(A data block)
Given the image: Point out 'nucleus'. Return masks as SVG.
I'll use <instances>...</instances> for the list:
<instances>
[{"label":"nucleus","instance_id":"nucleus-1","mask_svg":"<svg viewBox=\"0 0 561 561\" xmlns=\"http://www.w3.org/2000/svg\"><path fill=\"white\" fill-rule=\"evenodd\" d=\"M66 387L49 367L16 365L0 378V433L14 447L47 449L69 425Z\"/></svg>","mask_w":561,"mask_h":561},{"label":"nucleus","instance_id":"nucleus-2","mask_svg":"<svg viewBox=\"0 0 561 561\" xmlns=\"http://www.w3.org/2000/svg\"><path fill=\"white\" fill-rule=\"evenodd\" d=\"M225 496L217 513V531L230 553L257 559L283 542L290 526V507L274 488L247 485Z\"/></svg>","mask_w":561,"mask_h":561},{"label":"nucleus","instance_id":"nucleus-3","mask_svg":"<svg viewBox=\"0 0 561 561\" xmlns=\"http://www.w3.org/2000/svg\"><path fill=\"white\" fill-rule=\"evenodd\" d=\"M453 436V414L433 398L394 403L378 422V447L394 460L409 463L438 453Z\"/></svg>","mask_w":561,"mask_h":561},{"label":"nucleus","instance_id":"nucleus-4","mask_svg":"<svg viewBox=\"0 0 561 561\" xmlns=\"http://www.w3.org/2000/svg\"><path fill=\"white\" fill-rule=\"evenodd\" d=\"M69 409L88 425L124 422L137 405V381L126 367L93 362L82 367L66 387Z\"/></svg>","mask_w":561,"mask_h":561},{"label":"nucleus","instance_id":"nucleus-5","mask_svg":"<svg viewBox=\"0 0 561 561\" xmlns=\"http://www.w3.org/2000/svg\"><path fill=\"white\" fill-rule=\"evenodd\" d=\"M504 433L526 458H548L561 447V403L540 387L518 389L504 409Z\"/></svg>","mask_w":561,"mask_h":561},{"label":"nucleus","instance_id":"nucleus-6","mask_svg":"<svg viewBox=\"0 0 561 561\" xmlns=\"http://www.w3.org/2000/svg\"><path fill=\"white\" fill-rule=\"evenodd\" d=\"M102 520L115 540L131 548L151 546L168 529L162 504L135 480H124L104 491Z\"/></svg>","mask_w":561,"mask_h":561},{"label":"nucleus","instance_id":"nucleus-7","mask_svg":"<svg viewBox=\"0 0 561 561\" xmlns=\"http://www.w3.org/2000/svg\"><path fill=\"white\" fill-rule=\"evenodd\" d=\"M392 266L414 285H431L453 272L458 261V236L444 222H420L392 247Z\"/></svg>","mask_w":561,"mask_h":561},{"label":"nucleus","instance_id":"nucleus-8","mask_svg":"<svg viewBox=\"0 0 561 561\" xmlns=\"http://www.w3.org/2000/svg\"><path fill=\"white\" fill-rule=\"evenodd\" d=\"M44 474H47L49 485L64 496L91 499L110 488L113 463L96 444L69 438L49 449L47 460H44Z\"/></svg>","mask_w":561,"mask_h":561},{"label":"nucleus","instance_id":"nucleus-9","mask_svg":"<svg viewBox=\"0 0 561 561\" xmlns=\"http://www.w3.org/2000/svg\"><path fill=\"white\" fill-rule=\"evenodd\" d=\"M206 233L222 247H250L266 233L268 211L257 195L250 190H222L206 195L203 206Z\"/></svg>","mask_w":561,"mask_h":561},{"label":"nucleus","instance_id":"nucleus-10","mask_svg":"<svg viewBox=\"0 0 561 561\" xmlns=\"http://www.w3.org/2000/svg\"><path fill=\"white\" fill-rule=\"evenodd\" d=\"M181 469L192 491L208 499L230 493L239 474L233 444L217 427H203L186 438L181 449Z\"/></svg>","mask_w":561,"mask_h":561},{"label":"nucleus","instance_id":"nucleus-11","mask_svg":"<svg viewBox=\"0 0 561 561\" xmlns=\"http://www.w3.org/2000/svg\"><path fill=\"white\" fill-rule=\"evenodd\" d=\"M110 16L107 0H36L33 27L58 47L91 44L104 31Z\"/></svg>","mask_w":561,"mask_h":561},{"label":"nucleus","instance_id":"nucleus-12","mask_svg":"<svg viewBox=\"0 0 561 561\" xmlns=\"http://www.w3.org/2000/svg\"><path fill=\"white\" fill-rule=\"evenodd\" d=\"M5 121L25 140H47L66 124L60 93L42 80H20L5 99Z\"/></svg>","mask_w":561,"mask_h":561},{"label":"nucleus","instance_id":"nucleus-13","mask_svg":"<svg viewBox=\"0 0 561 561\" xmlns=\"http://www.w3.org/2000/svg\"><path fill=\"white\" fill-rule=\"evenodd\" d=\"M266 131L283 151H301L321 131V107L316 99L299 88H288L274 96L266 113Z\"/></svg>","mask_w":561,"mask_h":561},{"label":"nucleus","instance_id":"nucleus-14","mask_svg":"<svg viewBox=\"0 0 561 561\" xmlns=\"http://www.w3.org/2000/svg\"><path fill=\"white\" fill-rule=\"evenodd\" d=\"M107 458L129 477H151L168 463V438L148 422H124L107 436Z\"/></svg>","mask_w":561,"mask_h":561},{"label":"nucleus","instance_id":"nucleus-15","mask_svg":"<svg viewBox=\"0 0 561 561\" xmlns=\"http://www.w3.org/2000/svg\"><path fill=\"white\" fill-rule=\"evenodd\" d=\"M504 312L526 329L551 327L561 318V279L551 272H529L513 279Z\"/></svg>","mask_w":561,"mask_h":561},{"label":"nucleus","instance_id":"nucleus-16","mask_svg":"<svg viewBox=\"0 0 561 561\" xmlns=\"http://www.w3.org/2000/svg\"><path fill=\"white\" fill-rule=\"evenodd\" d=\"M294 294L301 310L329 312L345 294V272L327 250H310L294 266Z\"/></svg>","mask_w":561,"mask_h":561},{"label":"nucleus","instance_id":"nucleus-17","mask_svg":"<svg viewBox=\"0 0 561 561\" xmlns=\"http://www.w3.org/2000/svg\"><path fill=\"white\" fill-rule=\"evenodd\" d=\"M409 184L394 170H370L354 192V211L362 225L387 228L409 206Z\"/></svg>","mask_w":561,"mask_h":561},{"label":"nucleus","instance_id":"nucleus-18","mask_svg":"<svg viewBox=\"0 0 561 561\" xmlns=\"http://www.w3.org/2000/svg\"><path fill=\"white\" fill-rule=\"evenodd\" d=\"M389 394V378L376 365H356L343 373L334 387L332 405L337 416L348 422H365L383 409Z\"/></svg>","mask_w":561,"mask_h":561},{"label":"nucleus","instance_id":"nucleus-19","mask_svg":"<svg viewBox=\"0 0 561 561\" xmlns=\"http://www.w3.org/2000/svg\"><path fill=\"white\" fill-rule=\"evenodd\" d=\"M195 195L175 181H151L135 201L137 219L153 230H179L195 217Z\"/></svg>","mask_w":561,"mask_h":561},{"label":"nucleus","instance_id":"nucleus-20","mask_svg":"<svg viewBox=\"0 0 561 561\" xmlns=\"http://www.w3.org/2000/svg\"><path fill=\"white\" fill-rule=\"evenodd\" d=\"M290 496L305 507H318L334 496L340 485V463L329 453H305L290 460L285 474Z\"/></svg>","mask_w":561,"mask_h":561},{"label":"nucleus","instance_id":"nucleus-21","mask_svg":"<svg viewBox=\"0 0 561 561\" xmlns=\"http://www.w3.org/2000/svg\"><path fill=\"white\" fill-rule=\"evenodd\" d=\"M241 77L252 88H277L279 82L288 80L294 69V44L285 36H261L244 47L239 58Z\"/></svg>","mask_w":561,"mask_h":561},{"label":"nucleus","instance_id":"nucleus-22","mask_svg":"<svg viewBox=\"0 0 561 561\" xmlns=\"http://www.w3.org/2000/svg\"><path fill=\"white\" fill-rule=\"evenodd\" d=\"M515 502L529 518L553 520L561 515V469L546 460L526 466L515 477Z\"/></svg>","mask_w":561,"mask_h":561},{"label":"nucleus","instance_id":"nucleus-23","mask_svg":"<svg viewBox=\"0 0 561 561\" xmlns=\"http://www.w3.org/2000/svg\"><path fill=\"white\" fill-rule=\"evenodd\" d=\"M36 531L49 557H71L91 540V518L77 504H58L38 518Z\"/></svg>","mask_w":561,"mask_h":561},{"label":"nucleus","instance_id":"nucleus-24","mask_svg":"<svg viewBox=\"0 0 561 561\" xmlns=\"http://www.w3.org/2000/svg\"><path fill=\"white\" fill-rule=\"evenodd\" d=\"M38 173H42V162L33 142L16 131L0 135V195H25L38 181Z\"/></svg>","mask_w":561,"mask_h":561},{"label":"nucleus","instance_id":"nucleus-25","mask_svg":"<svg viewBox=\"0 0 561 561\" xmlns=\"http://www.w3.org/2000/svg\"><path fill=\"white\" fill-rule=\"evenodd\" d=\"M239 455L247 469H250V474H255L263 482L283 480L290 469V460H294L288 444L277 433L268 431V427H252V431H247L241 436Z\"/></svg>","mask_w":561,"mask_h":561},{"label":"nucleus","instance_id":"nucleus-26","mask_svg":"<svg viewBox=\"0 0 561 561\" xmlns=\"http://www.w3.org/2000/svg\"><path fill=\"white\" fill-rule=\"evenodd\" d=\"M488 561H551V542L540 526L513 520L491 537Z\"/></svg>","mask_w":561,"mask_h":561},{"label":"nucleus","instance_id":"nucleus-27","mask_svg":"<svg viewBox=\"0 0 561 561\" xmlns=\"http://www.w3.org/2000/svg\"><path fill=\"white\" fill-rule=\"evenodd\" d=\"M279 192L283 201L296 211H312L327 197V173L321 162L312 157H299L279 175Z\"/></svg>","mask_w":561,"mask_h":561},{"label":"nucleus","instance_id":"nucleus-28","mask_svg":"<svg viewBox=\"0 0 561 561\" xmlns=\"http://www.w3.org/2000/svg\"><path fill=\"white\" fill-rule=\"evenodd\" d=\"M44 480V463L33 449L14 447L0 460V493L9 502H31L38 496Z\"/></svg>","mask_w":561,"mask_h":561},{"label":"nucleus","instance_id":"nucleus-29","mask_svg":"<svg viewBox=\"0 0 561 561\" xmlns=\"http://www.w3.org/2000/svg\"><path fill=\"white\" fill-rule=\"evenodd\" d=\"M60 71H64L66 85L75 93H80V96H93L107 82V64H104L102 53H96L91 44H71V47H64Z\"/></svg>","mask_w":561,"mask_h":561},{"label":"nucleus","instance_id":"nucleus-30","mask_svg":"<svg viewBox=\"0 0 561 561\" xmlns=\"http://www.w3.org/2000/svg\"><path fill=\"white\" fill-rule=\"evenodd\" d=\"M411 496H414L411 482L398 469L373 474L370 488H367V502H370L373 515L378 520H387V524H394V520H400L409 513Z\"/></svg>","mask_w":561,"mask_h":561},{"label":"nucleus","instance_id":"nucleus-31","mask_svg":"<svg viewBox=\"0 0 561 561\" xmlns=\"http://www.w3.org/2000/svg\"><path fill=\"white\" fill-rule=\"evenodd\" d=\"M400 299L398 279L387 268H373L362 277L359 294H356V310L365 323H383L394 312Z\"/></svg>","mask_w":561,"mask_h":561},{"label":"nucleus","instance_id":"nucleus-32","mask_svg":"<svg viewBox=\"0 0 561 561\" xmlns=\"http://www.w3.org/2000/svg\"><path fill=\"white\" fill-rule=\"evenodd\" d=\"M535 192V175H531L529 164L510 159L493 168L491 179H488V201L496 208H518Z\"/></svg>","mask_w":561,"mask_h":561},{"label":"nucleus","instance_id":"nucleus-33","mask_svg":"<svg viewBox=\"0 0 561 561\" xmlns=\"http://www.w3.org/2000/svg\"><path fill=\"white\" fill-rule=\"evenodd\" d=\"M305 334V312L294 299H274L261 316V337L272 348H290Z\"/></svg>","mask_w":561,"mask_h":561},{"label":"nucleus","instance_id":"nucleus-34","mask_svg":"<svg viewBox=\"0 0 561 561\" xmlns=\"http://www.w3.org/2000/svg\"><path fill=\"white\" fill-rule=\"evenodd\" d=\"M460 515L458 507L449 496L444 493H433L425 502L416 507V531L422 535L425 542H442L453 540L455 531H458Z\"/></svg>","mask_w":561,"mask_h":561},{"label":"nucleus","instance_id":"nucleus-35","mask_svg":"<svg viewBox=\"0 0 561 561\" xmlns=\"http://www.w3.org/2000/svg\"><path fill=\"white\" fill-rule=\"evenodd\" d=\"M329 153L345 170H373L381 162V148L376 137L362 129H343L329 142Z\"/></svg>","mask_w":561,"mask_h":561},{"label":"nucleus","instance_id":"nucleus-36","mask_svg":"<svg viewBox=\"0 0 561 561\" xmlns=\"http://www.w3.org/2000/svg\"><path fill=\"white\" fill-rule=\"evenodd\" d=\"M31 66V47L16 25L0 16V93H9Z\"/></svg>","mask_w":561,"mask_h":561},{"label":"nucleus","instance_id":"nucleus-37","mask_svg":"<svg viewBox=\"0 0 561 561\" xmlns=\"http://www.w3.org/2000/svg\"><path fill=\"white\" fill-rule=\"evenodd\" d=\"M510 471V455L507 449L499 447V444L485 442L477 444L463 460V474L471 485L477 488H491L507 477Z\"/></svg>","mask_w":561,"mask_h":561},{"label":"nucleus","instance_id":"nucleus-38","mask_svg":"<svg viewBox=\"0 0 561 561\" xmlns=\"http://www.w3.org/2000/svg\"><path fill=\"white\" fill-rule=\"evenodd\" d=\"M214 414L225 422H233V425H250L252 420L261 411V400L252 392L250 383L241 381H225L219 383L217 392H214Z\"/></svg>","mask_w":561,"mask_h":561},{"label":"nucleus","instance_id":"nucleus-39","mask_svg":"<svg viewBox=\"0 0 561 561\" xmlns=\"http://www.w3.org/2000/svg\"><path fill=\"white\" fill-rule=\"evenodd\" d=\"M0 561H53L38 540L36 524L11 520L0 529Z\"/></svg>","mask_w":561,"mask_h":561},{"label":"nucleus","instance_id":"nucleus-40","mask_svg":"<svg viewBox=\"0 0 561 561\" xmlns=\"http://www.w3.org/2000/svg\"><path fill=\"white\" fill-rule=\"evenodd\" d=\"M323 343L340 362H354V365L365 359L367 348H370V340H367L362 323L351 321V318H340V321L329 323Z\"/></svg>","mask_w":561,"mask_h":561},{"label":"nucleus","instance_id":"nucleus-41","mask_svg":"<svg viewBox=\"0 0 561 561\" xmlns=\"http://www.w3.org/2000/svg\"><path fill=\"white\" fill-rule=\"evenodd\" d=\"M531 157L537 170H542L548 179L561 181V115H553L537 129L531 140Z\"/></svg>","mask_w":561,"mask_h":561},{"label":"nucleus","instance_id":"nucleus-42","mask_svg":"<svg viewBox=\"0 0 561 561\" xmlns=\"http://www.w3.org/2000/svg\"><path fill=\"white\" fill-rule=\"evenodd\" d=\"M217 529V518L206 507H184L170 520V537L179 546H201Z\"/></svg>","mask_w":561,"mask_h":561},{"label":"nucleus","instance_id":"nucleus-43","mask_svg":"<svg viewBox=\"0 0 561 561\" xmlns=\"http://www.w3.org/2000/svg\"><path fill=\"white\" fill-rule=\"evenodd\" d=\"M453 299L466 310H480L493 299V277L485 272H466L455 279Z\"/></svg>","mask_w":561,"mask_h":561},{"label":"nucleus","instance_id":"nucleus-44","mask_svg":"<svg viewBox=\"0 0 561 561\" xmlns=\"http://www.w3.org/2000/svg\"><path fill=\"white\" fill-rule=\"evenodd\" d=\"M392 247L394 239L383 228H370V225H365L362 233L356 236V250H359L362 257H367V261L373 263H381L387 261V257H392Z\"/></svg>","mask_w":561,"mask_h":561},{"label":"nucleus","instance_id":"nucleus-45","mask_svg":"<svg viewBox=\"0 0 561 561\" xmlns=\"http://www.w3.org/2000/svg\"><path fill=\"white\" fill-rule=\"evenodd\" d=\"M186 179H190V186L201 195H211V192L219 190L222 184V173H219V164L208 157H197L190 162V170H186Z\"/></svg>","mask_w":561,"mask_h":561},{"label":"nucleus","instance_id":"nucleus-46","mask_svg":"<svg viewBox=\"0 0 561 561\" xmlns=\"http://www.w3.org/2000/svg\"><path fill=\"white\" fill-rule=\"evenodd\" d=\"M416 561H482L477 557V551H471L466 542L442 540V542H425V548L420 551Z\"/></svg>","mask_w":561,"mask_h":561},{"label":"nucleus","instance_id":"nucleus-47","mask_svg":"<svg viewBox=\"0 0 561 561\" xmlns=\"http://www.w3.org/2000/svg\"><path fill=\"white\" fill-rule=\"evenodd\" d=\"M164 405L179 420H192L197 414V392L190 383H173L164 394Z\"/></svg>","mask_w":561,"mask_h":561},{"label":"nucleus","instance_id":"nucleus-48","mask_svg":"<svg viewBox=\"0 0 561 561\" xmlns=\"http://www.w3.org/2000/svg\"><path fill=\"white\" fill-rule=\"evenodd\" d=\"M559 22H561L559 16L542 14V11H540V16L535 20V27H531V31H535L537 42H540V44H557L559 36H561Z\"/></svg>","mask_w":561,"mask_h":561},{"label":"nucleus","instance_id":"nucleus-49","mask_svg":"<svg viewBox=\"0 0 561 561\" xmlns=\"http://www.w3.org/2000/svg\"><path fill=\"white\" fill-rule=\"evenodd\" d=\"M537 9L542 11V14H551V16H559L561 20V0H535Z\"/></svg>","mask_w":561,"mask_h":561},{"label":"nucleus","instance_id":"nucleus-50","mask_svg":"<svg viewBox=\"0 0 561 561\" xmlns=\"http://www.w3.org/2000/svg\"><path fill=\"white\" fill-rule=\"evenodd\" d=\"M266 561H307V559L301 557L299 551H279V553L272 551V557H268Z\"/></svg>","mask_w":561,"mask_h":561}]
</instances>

## Set task
Count the lines in the listing above that contain the string "instances". Give only the number.

## Exercise solution
3